DOCUMENT SECTION:
------------------------------------------------------------

# publishing



## elakin (Jan 12, 2001)

a question....

i have produced a book based on my experiences in italy. 

it contains some recipes, photos i took, and journals and emails i wrote while i was living in italy. so it's part cookbook, part travellogue.

i've been exploring some of my options online for publishing.

thinking small, i'd like to have it professionally bound and assembled, if only to have myself and to give to friends.

but thinking larger, i honestly think, if it was produced in the big, glossy cookbook style, and marketed, it would have mass appeal and would sell.

anyone have any advice or contacts for me to pursue? 

thanks in advance...


----------



## kimmie (Mar 13, 2001)

Elakin,

I read your journal fervently as you would post it. So, whenever you publish your travellogue/recipe book, I definitely want a copy.

That's at least 1 sale! :bounce: 

Good luck to you!


----------



## athenaeus (Jul 24, 2001)

I do not have a publishing experience that has to do with the Culinary Arts.

I have though for History and in UK now I am having some in the US but believe me, the university publishers in US are very tough negociators.
Anyway, according to my experience , what is more important in books is not the glossy edition but the distribution and above all, Public Relations...

Please be very carefull to whom you give your scripts... never leave the whole stuff to the editor's office. Leave him a PHOTO COPY .
You wouldn't want to see it published with another name signing it.
Be very but VERY carefull with friends also.

I have seen terrible things happening with books and scripts.

I wish you every luck and remember that having done this work for your own pleasure doesn't mean that you have no right to gain money from this.

There is an old saying that people appreciate only something that they have paid for it...

Keep us posted. I 'd love to buy this book!!


----------



## cape chef (Jul 31, 2000)

Dear Eddie,

This is good timing because some of us were discussing putting together a "cheftalk" cook book. There were a couple people with some background on the subject.

I know Athenaeus to be very wise, so I would follow her advice.

I have read every word you posted for us to read and I would be sad to see it misused. But anyway....I would be one of the first in line to buy your book.

Good luck my friend,and as always it's nice to see you.
cc

PS..Have you found a job yet in the windy city?


----------

------------------------------------------------------------

GIVEN ENTRIES:
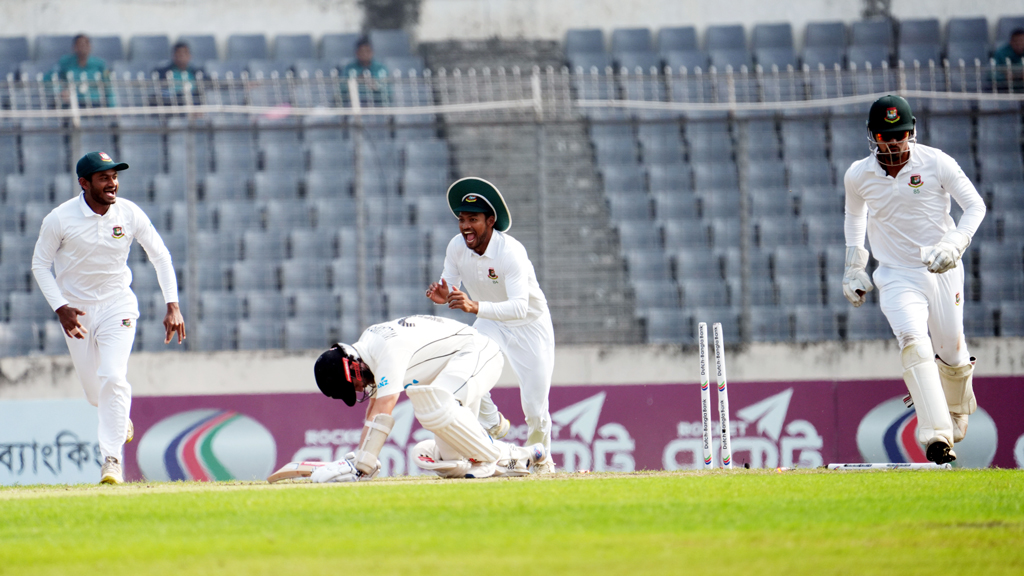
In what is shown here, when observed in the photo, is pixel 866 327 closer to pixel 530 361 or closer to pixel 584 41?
pixel 530 361

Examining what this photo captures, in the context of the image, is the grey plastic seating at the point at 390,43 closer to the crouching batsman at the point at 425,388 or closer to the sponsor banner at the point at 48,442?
the sponsor banner at the point at 48,442

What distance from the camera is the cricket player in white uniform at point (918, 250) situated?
300 inches

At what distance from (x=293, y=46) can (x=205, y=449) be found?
7830mm

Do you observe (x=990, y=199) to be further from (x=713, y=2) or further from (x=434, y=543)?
(x=434, y=543)

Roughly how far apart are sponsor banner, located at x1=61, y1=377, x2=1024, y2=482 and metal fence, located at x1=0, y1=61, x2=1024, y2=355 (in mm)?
917

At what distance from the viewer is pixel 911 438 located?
1071cm

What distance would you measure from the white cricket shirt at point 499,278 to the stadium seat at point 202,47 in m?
10.1

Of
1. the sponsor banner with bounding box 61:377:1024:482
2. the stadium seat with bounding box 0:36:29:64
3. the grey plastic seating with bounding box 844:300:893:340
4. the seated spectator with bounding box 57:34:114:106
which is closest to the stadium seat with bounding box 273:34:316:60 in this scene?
the seated spectator with bounding box 57:34:114:106

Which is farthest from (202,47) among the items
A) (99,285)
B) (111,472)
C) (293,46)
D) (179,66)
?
(111,472)

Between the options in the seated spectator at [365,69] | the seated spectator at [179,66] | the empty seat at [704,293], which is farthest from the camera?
the seated spectator at [179,66]

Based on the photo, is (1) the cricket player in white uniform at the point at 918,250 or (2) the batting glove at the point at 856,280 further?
(2) the batting glove at the point at 856,280

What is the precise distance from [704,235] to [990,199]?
3071 millimetres

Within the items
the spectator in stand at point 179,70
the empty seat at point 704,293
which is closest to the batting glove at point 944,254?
the empty seat at point 704,293

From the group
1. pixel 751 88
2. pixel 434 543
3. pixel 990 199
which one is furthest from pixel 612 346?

------------------------------------------------------------

WHAT IS BEING ASKED: Could you copy the passage from the forum thread on publishing a book, starting at "but thinking larger, i" and ending at "thanks in advance...", word for word?

EXERCISE ANSWER:
but thinking larger, i honestly think, if it was produced in the big, glossy cookbook style, and marketed, it would have mass appeal and would sell.

anyone have any advice or contacts for me to pursue? 

thanks in advance...